Instructions to follow >> Within the entries below, find the portion that opens with the line containing "ИНСТРУКЦИЯ ПО УСТАНОВКЕ" and closes with the line containing "6 Плотно прижмите". Retype that portion exactly and only.

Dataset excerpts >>
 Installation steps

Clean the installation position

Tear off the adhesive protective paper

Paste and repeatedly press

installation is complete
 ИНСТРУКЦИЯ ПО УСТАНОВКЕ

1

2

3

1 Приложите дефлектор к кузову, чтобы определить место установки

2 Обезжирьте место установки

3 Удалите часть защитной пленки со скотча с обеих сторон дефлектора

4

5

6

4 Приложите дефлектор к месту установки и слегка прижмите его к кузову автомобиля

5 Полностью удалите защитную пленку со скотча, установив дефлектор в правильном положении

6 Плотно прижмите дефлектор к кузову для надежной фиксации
==
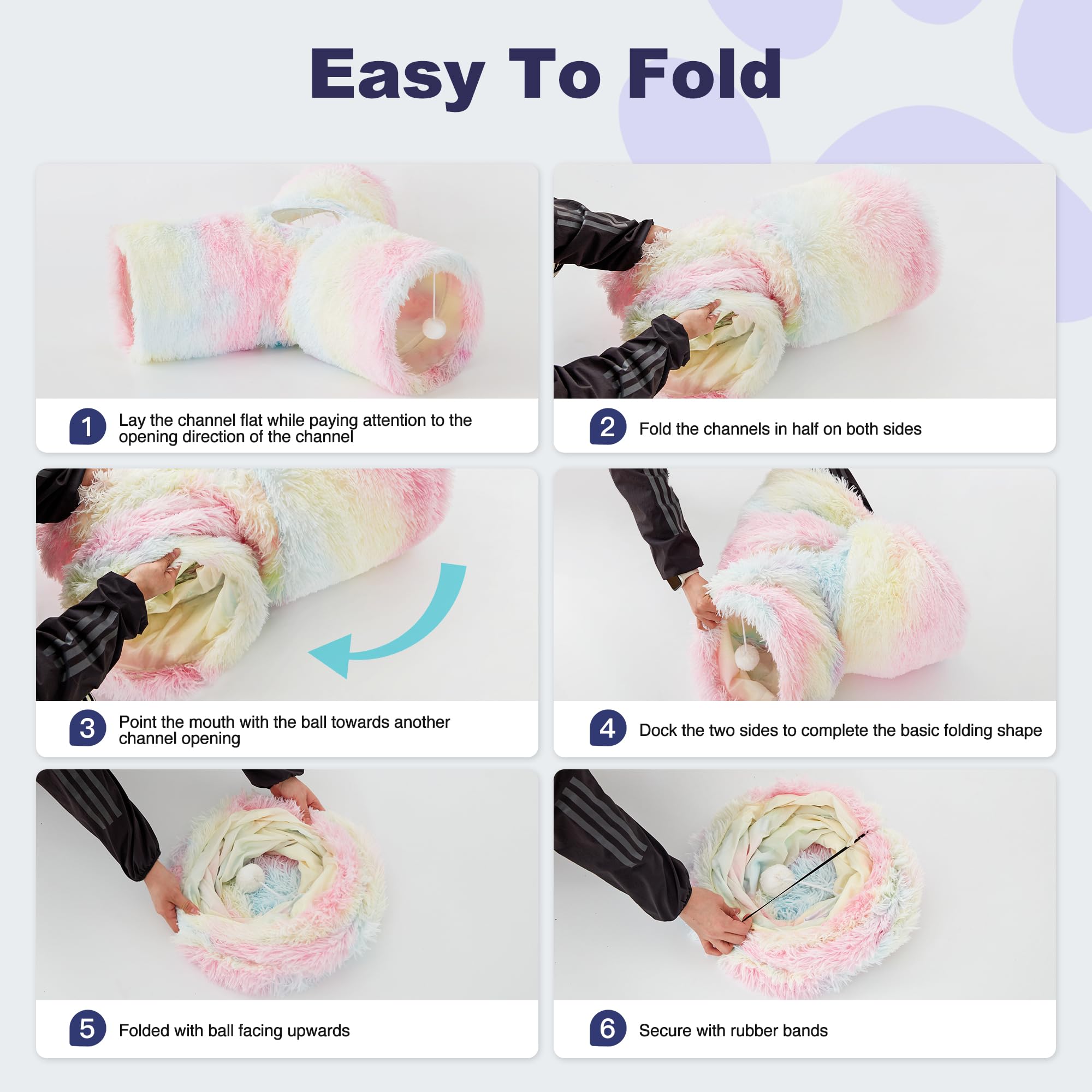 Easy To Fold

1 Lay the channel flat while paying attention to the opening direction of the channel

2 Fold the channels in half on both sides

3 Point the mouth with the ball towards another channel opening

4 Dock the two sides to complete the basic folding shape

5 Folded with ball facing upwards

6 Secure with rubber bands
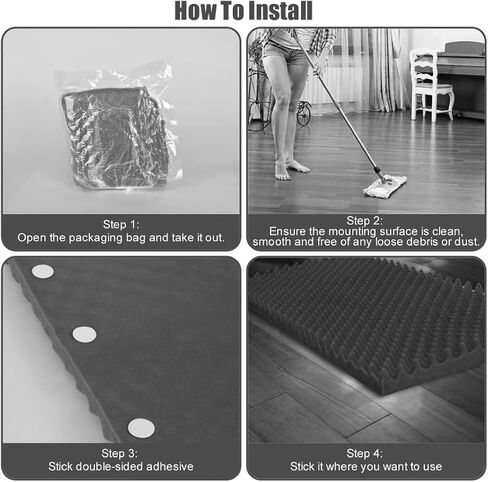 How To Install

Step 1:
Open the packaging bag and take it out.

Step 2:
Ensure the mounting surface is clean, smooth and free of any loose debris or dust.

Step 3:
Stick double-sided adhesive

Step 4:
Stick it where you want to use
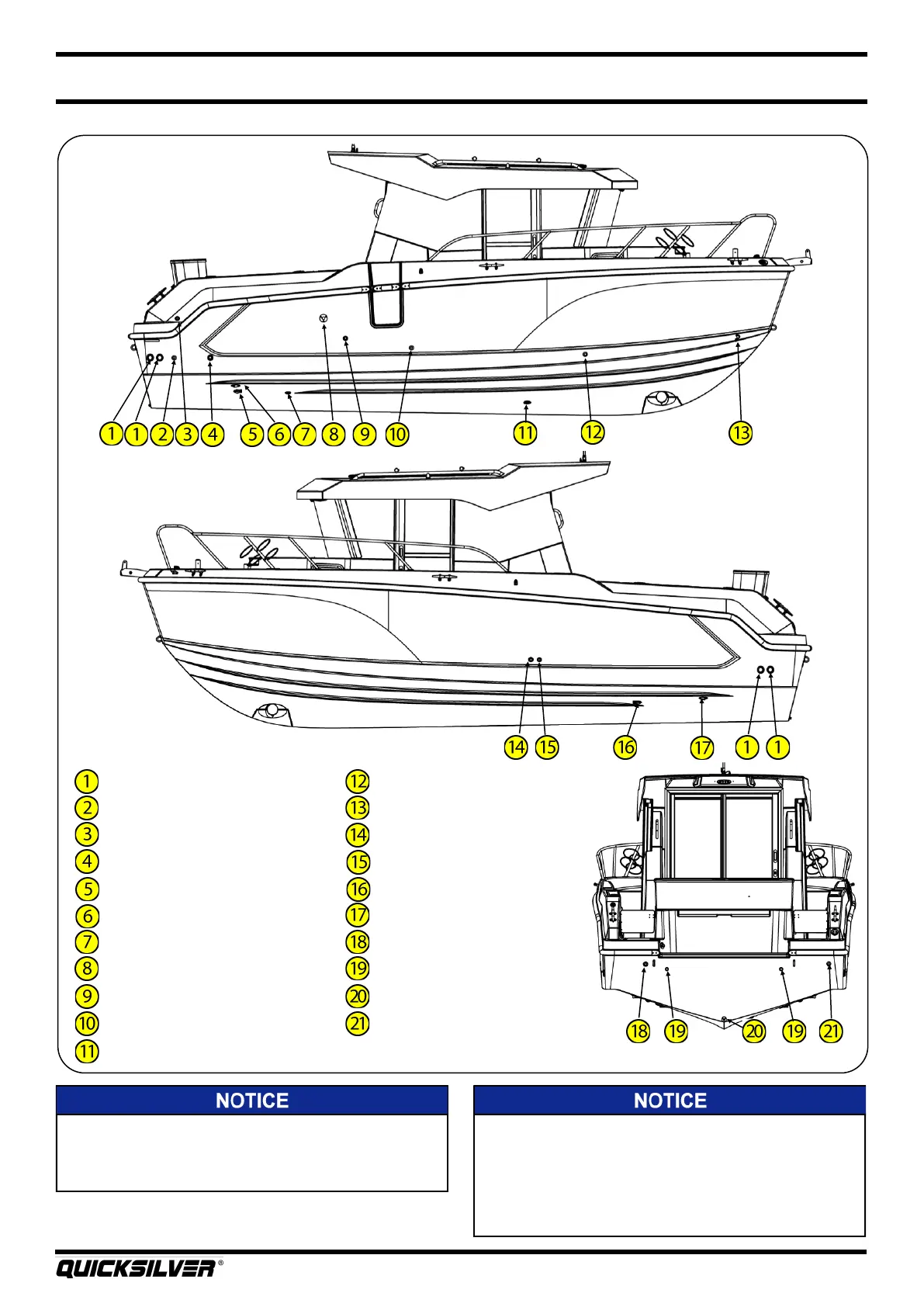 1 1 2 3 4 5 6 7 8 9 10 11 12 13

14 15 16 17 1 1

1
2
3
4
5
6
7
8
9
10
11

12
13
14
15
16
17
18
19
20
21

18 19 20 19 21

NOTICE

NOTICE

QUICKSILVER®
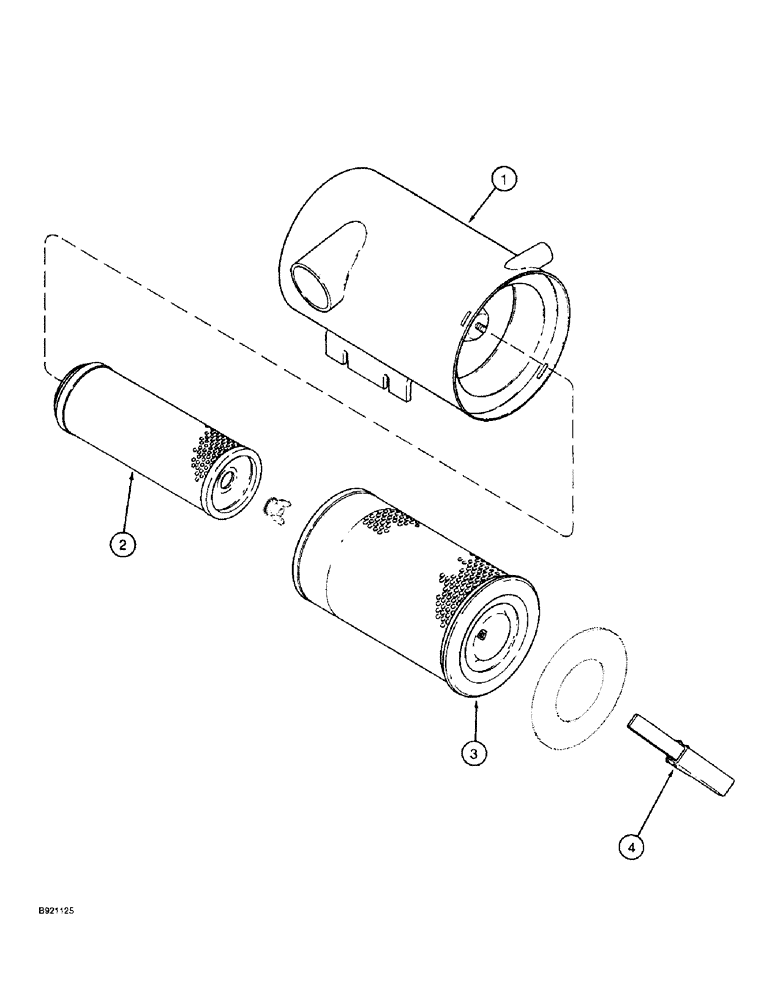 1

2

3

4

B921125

Expected answer >>
 ИНСТРУКЦИЯ ПО УСТАНОВКЕ

1

2

3

1 Приложите дефлектор к кузову, чтобы определить место установки

2 Обезжирьте место установки

3 Удалите часть защитной пленки со скотча с обеих сторон дефлектора

4

5

6

4 Приложите дефлектор к месту установки и слегка прижмите его к кузову автомобиля

5 Полностью удалите защитную пленку со скотча, установив дефлектор в правильном положении

6 Плотно прижмите дефлектор к кузову для надежной фиксации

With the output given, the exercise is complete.